How about: "If these people don't get off this barrier island NOW, they're frigging well going to DIE, Jim. Maybe they deserve to, if they have so little sense."

Now, THAT'S brutally honest. Mind you, islanders are strange and stubborn people; I ought to know, but at least Aquidneck Island is big, with plenty of safe spots, not like some barrier island whose apex is two feet above sea level. Still, this might save a few lives, and any number saved is good.

Now, what about the poor fools that they have stationed around various points where the storm may strike, standing outside to report conditions. I do kind of like that, as you can directly see how it would be if you were stupid enough to be standing out there unprotected. Oh, I wouldn't do it, but I'm still curious. I think that they should be allowed to be more blunt and less professional, and to complain bitterly that they have to do this in order to keep their jobs. Clearly, these people have no union. "The winds have gotten up to 65 mph, and the rain is flaying skin from my face. I am SO going to sue the station. Nobody should be out here, so screw you guys, I'm going home." Not so polite, but it does at least demonstrate that anyone with sense would not be outside with a swutting video camera, recording the carnage as it happens. They know no better because the news people are enablers, with their crews outside. Well, then, it must be safe for us, eh? Let's cut this crap out right now.

Naturally, there'll always be private individuals out there with cameras and video, and the TV people might as well point out that some of them are going to get killed. "Linda, he's standing too close to where the waves are breaking- oh, there he goes. What an idiot!" There's a term for this process: "Natural selection". You!

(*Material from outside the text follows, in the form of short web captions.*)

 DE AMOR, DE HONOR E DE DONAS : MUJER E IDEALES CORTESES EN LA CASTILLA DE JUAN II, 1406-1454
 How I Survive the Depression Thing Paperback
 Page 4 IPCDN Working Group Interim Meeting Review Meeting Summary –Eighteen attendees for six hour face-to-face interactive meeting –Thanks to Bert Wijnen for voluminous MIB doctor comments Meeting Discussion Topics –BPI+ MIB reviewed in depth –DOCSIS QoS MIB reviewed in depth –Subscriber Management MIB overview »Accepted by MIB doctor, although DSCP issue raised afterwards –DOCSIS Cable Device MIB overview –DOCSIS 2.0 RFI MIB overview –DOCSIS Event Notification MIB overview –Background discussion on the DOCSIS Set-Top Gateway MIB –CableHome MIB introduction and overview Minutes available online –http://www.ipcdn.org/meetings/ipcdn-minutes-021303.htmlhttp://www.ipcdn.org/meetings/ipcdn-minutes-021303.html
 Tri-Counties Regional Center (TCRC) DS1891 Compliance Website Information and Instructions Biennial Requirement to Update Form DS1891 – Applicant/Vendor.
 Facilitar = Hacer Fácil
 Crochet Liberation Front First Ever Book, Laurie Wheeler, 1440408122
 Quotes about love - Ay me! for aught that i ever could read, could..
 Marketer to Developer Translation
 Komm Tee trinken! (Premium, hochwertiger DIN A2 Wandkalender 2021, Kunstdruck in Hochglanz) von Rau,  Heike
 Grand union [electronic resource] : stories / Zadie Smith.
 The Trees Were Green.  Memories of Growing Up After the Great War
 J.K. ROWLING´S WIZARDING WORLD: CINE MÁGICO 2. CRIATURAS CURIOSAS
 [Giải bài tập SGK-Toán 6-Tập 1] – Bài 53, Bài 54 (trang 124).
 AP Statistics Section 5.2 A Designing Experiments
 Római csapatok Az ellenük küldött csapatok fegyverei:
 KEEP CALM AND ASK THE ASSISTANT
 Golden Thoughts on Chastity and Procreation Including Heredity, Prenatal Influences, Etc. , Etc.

Out of the gene pool, NOW!

Lastly, let's get a hold of the IT professionals who are constantly tweaking the computer programs used to make the forecasters' visual displays and lock them in a Chuck E. Cheese somewhere. I don't need to see sixteen different versions of the radar image, just show me where the stupid storm is! Show us the eye, rain, wind speed, and direction, and leave us alone with all the other flashing colors. People are having seizures out here.

Besides, among all their other bad thinking, the weather people are missing out on a money-making opportunity. They're always revising the forecast, especially about when & where the storm will make landfall. You know good and well that they have a betting pool going at the station on this, so why not let the public in on it? Charge five bucks a guess, lie like crazy about how many people entered, pay the winner and keep the "overhead" for yourself.

Mostly, pray that there won't be another Katrina. But for heaven's sake, prepare as if there will be, and that it's going to come your way. Oh, you can count on the TV weather people to be all over the place, but as for a major rescue response? Keep in mind who's in the White House. Then refer way back up to the first entry on the list of explanations above. It does seem to apply to a lot of people, doesn't it?